Focusing On Quality With ETFs in September

August was not the best of months for stocks and was noted earlier this week, September's reputation is not stellar, either. The S&P 500's nearly three percent loss on Tuesday certainly qualifies as an inauspicious start to the ninth month of the year. 

 

Investors that insist on remaining long stocks and those looking to do some value hunting amid global equity market turbulence might do well to focus on the quality factor, the investment factor that serves as the backbone for the PowerShares S&P 500 High Quality Portfolio SPHQ. The $487.8 million SPHQ tracks the S&P 500 High Quality Rankings Index, which holds “stocks reflecting long-term growth and stability of a company's earnings and dividends,” according to PowerShares

 

That is a benchmark whose constituents earn an S&P Capital IQ Quality Ranking of A- or above. These companies have exhibited relatively strong earnings and dividend growth records over the past 10 years. The S&P Capital IQ Quality Ranking is a quantitatively derived risk considerations metric used in our ETF ranking process, but is just one of 10 inputs that also include S&P Capital IQ STARS and S&P Capital IQ Qualitative Risk Assessments generated by our equity analysts.
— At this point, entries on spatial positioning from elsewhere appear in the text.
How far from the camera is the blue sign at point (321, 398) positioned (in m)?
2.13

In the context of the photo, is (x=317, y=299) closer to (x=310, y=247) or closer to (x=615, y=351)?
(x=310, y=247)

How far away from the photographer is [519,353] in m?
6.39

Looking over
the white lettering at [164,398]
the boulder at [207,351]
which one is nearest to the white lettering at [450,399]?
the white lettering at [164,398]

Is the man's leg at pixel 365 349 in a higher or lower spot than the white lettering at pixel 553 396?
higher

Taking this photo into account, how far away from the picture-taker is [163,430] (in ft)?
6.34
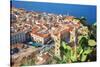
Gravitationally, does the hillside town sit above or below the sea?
Answer: below

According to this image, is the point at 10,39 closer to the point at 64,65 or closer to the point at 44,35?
the point at 44,35

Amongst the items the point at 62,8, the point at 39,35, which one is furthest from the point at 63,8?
the point at 39,35

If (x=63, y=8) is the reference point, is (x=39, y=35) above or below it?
below

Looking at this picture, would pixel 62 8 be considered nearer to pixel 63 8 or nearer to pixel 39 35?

S&P Dow Jones Indices, which runs SPHQ's underlying index, operates independently from S&P Capital IQ,” said S&P Capital IQ in a new research note. 

 

S&P Capital IQ rates SPHQ overweight, its highest rating for ETFs, and named the fund its focus ETF for September.

 

Home to 133 stocks, SPHQ's quality emphasis results in, perhaps not surprisingly, a scant energy sector allocation of less than 1.2 percent. That is the ETF's smallest sector weight. Industrials, another laggard group, are SPHQ's larges sector weight at 26.8 percent while consumer staples and discretionary names combine for about 36.6 percent of the fund's weight.

 

According to Sam Stovall, U.S. equity strategist for S&P Capital IQ, S&P 500 index constituents with above-average S&P Capital IQ Quality Rankings had a beta of 0.9, while those companies with below-average Quality Ranking (B or below) had a beta of 1.3 -- and 1.1 for those with average rankings (B+),” said S&P Capital IQ.

 

Translation: SPHQ should be less volatile than the broader market when volatility ticks higher. And that has led to slightly better performance as SPHQ has outpaced the S&P 500 by 86 basis points on a year-to-date basis.

 

Although SPHQ's dividend yield of 2.05 percent is slightly below the yield on 10-year U.S. Treasurys, the ETF is an avenue to dependable dividend raisers as over a quarter of SPHQ have dividend aristocrats status, meaning those stocks have boosted payouts for at least 25 consecutive years.